Friday, August 17, 2012

Who Am I Now?



Who Am I Now?

            Well…..where to begin.  So much in my life as changed in the last 9 months that I don’t think that I should even try to cover all of it in one blog.  Okay, let’s begin with the most important events in my life.  In my last blog, of November 3, 2011, I talked about my failure as a husband and my prayer to correct them.  I wasn’t able.  I am now a single Dad.  It still hurts to say that.  In early April of this year my wife told me that it wasn’t working for her and we had to separate.  A few weeks later I am in a 2 bedroom apartment with my son.  My wife and I got apartments in the same complex so the children could see each other and we could spend a lot of time with the kids with no problem.  I’m still not 100% sure being that close was a good idea.  Well that is where I am now.   I am legally separated from my wife.  For all purposes of law (short of marriage to another) I am a single person.  This was/is a seismic change in my life.
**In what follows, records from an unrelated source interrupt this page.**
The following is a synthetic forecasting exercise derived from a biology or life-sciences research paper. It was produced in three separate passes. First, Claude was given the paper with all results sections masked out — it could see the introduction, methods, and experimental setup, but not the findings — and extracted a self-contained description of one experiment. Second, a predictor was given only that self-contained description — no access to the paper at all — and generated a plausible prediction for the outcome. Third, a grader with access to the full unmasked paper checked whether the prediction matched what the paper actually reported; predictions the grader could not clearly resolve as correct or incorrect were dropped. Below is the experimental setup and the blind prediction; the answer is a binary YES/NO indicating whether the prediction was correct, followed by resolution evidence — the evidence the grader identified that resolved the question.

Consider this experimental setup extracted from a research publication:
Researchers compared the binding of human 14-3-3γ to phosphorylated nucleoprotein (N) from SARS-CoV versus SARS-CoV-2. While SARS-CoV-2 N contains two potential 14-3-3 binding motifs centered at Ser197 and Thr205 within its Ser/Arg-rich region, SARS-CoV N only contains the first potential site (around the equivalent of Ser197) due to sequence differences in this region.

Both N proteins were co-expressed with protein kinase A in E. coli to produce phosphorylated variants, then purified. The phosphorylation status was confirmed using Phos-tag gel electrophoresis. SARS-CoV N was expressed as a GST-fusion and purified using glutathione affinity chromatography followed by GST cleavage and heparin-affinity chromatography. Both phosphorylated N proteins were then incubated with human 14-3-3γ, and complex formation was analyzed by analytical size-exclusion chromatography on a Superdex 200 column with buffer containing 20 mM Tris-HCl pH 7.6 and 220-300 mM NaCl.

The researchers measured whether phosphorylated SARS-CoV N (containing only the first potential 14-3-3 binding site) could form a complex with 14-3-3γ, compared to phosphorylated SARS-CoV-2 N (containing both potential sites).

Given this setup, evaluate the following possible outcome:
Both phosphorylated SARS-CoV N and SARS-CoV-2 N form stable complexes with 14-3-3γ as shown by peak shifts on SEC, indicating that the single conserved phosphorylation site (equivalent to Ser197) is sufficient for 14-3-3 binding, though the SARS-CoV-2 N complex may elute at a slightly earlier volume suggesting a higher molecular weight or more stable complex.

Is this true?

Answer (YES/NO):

            I always believed that my marriage would last until one of us was dead…guess this was the attempt by my wife to save my life.  From what she has said, if we hadn’t separated, she might have killed me.  Okay, that was over the top and it unfairly maligns my wife.  The failure of my marriage was as much my fault as hers.  I was willing and able to keep going because I was working 80 hours/week and didn’t have the energy to notice or deal with the problems in our relationship.
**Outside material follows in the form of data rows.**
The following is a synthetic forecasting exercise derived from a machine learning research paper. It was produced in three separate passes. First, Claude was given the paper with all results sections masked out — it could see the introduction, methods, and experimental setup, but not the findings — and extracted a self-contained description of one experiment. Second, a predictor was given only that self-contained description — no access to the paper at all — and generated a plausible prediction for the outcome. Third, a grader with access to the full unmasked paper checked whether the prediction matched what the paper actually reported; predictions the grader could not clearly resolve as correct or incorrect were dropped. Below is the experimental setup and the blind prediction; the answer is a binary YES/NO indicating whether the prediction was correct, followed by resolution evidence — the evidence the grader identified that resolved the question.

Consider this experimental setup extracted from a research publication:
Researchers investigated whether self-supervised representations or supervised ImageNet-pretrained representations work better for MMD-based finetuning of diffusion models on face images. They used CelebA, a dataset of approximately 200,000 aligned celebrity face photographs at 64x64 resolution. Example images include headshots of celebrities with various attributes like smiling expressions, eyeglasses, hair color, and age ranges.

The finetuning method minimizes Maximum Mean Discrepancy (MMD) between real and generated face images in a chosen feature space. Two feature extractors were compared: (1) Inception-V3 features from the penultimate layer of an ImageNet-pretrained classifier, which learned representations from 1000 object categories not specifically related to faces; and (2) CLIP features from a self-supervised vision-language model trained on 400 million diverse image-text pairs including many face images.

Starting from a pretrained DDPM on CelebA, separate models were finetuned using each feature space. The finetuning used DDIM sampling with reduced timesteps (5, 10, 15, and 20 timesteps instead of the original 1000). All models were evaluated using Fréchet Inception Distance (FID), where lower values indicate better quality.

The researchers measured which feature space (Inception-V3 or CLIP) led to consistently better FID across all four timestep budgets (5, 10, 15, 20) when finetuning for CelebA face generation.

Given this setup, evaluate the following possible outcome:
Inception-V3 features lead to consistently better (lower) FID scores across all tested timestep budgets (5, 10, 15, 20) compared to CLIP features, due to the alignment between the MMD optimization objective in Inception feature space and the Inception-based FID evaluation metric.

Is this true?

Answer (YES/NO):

            I haven’t changed the title of my blog, yet.  That will occur soon…just haven’t had the emotional energy to do it yet.  I guess it is one of the last things that identifies me as a husband that I am holding onto.  I wore my wedding ring for about a month after my wife’s proclamation and I still keep it on my key ring.  It serves as a regular reminder of my failure as a husband.  Maybe it’s time I took it off my key ring….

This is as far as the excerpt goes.